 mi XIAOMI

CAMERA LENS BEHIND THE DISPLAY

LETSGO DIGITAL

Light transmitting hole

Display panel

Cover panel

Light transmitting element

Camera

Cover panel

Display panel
==
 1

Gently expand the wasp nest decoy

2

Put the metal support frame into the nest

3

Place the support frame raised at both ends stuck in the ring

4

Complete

Task to complete: Look through the data above and return each line where the string "support" occurs.

Response:
Put the metal support frame into the nest
Place the support frame raised at both ends stuck in the ring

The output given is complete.